EXPLORE THE MATERIAL >>
A. In the health care reform passage, what amount does KFF give for the level deductibles reached under the ACA?
B. For each statement, say whether it agrees with the health care reform passage. Answer yes or no, and quote the deciding words from the passage. (i) The plan would phase out ACA subsidies. (ii) The passage puts the cost of single-payer at $32 trillion over 10 years, citing Mercatus. (iii) The funding plan is expected to run a deficit in its first year.
C. Return the section of the health care reform passage from "Why It Beats" up to and including "not the solution!", word for word.

GIVEN PASSAGE >>
▼

Outcomes: Singapore’s 2% infant mortality (vs. U.S. 5.4%) and 83.6 life expectancy on $2,000/capita show it works. Capitation and bonuses align incentives, 10% fewer deaths from preventable causes (CDC target).
Funding: Phase out ACA subsidies ($80 billion), tax employer plans ($300 billion revenue), and fund HSAs. Deficit-neutral first year, surplus by year 5.
Why It Beats Now
ACA patched access but not cost, premiums up 55%, deductibles hit $7,000 (KFF). FFS rewards volume (30% of $1 trillion in procedures unneeded, RAND). This flips it: transparent costs force competition, cash empowers patients, and outcomes trump throughput. No utopian single-payer ($32 trillion/10 years, Mercatus) or status quo bloat. It’s market-driven but regulated, your low-cost, high-result ask.
Trade-offs? Upfront chaos, insurers and hospitals fight tooth and nail; 10% of docs might bolt. But prices crash, care focuses on you, not billing codes. What’s your tweak, more government or less? Remember from Rare Sense to Save America, Government is the problem, not the solution!

▲

GIVEN DATA >>
▼

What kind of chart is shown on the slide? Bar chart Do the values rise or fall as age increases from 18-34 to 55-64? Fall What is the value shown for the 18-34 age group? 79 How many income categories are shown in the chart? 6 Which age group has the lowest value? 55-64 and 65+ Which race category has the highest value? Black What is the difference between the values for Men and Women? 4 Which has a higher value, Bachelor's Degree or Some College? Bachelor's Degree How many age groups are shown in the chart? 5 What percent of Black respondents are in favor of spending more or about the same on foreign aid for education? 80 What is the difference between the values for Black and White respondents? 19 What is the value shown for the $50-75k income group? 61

▲

SOLVED PROBLEMS >>
A. $7,000

B.
(i) Yes: "Phase out ACA subsidies ($80 billion)"
(ii) Yes: "No utopian single-payer ($32 trillion/10 years, Mercatus)"
(iii) No: "Deficit-neutral first year, surplus by year 5."

C.
Why It Beats Now
ACA patched access but not cost, premiums up 55%, deductibles hit $7,000 (KFF). FFS rewards volume (30% of $1 trillion in procedures unneeded, RAND). This flips it: transparent costs force competition, cash empowers patients, and outcomes trump throughput. No utopian single-payer ($32 trillion/10 years, Mercatus) or status quo bloat. It’s market-driven but regulated, your low-cost, high-result ask.
Trade-offs? Upfront chaos, insurers and hospitals fight tooth and nail; 10% of docs might bolt. But prices crash, care focuses on you, not billing codes. What’s your tweak, more government or less? Remember from Rare Sense to Save America, Government is the problem, not the solution!